* **A block of data**
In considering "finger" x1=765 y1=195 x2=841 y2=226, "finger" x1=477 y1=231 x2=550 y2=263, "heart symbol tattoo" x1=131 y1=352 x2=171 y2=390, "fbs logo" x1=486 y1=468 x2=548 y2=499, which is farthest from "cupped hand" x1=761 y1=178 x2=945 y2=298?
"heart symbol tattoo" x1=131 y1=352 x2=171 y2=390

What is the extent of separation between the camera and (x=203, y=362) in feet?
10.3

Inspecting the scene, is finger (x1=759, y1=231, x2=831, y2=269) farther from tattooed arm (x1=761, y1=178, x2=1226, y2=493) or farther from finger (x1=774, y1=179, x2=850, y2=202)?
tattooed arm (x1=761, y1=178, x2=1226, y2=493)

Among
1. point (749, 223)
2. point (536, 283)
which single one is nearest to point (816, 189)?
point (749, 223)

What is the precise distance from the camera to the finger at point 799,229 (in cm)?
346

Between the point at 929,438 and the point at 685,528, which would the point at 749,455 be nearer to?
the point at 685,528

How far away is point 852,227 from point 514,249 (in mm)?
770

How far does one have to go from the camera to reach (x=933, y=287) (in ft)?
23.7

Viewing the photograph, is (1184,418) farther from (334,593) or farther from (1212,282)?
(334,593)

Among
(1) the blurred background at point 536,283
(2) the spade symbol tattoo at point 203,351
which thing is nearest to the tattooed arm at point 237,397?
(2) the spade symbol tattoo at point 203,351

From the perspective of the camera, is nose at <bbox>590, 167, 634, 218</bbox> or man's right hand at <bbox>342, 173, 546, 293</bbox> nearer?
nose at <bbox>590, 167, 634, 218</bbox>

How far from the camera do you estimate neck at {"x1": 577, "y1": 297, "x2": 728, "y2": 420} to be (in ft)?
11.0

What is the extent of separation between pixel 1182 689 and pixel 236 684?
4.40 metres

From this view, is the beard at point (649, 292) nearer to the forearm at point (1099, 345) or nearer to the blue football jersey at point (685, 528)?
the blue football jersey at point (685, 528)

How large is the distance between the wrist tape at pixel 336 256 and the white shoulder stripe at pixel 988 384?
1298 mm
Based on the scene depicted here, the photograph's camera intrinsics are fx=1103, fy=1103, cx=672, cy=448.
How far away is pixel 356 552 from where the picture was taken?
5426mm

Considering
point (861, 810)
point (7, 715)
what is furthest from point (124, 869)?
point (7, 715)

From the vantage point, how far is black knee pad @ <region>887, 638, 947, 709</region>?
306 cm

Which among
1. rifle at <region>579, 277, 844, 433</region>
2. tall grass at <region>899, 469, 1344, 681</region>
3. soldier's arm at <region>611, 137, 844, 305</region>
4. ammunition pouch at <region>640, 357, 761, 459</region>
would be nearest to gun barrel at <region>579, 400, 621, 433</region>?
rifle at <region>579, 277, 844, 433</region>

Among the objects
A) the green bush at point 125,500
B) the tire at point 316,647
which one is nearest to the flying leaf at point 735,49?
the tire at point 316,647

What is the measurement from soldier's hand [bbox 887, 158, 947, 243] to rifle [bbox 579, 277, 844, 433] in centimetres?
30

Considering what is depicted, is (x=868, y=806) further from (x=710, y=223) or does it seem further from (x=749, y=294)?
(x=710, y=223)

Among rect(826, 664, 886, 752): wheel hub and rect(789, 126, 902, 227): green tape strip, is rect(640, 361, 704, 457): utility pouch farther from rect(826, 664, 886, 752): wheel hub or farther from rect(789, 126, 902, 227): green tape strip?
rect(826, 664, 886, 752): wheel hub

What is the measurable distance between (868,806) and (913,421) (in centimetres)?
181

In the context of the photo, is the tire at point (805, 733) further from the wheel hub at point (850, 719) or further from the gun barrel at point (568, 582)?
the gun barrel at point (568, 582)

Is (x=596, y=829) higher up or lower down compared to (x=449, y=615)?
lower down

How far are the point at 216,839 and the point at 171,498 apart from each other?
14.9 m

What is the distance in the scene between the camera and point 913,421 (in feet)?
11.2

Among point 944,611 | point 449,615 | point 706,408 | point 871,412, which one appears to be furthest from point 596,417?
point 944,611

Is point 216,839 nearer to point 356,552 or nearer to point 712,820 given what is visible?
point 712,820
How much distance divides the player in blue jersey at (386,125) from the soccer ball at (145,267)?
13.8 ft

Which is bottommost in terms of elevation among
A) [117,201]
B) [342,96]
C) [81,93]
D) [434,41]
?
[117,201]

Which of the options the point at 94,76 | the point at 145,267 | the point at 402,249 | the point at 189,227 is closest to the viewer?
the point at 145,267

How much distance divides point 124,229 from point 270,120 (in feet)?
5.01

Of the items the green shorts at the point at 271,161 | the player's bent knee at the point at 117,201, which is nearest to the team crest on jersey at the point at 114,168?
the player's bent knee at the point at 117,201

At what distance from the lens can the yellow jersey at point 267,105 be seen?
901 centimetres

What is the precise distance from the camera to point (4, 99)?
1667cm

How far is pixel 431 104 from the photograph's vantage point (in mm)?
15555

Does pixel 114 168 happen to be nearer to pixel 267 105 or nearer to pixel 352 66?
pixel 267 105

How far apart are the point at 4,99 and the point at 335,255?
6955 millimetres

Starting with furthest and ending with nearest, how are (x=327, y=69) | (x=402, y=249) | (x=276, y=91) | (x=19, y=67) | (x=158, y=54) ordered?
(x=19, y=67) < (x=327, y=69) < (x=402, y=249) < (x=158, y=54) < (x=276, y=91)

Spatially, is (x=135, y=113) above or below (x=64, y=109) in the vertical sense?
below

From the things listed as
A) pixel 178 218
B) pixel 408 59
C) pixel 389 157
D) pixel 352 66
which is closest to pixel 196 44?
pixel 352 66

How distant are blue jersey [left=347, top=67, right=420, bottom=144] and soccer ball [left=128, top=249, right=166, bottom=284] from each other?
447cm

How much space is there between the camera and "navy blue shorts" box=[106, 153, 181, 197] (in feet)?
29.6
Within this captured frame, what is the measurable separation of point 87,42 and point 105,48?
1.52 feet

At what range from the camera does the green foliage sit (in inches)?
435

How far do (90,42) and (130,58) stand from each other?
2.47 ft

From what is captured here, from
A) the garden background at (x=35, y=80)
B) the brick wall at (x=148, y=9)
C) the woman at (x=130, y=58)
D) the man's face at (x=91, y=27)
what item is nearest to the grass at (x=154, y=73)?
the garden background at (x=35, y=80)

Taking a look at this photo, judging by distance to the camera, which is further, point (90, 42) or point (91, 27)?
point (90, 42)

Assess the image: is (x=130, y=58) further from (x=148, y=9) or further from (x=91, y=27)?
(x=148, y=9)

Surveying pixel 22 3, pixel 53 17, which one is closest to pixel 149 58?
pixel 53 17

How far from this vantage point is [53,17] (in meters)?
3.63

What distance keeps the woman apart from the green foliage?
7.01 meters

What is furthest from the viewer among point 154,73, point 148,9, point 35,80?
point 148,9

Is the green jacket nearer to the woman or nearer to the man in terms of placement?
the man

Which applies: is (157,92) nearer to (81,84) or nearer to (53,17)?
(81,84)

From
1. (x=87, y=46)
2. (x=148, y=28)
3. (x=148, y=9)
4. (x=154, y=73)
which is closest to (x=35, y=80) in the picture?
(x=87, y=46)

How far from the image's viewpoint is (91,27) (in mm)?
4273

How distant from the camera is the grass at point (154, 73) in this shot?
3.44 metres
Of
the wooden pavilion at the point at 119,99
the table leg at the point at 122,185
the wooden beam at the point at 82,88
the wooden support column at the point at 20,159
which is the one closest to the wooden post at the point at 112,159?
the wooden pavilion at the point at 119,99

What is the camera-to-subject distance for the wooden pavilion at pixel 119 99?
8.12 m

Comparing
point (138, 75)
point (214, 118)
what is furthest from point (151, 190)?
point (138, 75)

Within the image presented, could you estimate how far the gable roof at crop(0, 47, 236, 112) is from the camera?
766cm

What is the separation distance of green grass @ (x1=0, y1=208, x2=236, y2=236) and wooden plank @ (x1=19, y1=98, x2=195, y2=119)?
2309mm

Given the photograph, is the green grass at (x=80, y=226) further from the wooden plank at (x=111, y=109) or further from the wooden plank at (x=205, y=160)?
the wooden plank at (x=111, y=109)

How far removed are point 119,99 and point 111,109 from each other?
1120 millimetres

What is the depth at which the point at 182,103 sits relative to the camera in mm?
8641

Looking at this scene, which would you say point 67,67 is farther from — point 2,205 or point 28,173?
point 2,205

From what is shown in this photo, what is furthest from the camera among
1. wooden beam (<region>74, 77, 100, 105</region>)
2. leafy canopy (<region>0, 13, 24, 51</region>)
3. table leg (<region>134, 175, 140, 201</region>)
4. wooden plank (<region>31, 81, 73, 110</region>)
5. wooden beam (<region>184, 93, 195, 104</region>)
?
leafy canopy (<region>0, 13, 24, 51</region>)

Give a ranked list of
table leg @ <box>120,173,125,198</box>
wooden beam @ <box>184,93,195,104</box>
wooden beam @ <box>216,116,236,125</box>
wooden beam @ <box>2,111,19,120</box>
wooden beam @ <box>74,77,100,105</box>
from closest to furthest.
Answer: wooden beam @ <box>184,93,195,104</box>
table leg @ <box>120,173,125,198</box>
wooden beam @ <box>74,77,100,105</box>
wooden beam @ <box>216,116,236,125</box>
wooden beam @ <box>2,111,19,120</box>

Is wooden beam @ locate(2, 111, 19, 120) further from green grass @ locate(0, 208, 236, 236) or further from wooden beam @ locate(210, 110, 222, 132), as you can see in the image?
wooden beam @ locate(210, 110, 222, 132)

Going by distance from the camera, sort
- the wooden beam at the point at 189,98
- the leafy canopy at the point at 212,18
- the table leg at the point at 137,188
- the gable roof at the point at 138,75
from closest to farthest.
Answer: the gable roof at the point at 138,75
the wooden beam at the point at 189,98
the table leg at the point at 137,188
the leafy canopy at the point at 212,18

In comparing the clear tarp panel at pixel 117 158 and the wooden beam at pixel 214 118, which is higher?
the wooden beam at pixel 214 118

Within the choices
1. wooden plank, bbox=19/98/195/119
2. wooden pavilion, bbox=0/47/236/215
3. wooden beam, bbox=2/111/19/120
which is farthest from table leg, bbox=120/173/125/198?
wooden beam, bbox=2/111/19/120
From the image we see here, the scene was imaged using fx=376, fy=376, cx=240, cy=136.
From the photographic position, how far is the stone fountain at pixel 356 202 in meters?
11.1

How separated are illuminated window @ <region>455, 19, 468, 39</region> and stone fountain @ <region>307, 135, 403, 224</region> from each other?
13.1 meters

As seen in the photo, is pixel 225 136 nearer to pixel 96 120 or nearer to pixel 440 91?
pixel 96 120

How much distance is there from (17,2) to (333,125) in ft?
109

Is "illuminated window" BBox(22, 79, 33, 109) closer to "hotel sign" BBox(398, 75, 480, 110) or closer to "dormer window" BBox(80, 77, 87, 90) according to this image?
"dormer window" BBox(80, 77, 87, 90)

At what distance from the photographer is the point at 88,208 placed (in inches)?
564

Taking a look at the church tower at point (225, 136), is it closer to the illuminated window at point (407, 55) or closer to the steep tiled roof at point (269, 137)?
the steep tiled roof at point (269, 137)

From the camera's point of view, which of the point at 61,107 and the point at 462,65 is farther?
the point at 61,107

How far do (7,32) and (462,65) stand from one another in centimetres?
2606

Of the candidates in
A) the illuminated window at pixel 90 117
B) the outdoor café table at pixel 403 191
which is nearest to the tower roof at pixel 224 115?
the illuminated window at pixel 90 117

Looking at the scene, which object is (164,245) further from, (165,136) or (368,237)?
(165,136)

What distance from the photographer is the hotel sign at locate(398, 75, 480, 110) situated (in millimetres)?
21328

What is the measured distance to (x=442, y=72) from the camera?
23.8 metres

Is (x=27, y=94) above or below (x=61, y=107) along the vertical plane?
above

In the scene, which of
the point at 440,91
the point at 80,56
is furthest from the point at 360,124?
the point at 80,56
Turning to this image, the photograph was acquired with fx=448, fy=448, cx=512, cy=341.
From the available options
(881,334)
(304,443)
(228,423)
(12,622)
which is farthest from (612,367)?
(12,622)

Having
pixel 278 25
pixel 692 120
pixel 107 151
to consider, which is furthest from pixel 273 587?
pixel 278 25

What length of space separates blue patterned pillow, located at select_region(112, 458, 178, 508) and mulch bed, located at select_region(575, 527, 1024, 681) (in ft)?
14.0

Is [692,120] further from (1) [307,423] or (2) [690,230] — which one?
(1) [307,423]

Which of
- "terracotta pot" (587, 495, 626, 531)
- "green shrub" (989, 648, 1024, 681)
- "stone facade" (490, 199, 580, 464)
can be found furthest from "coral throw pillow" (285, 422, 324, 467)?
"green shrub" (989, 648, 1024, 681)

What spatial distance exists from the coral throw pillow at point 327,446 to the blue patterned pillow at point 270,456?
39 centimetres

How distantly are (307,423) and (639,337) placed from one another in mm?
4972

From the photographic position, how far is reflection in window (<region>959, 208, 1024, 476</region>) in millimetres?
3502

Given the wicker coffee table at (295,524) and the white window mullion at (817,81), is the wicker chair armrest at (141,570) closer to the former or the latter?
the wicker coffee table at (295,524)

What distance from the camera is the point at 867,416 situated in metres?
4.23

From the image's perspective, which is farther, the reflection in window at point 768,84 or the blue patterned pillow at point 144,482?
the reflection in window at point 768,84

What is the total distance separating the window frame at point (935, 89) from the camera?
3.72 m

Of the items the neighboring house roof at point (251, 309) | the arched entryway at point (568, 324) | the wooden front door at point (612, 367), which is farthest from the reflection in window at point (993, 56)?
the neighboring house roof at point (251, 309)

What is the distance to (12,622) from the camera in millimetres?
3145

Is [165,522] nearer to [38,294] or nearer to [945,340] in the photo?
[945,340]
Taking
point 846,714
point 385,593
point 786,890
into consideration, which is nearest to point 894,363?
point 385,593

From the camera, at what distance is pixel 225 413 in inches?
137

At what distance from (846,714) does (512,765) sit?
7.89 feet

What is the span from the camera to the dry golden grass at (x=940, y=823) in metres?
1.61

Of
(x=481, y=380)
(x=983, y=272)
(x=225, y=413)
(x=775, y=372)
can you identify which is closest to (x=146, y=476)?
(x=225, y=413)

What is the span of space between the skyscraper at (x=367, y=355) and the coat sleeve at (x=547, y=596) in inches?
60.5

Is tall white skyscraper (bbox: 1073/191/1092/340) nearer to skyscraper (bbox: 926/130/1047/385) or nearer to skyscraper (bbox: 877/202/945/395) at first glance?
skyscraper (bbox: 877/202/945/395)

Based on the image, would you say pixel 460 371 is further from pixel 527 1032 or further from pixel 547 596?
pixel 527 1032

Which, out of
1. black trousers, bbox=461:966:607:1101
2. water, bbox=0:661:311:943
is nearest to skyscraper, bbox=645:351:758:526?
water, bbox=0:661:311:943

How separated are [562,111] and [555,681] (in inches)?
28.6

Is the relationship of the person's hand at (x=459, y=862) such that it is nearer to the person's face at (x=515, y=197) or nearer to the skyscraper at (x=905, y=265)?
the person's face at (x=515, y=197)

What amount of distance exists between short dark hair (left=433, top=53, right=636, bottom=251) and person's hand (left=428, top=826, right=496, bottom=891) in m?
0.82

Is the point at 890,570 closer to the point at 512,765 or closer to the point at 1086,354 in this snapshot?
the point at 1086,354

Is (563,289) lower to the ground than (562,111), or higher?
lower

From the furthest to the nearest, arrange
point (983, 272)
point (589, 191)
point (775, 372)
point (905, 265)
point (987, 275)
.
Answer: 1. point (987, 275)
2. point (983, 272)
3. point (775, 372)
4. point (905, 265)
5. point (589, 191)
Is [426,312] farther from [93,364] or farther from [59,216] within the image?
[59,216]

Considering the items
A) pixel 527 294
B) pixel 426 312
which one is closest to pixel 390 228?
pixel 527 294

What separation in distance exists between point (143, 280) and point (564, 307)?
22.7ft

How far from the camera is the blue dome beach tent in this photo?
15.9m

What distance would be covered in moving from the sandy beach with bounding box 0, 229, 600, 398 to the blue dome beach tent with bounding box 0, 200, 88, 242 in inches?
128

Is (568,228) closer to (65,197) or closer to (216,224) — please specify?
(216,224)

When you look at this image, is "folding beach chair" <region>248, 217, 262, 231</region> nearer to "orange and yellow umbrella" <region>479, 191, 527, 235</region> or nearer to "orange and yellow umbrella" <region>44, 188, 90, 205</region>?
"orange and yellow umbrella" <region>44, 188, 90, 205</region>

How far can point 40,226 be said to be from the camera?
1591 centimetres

* **Exercise**
Write out the lines above word for word, starting with the line that contains "Does pixel 114" and going on through the line that contains "6955 millimetres".

* **Response to the task**
Does pixel 114 168 happen to be nearer to pixel 267 105 or nearer to pixel 352 66?
pixel 267 105

How far apart are the point at 4,99 and the point at 335,255?
6955 millimetres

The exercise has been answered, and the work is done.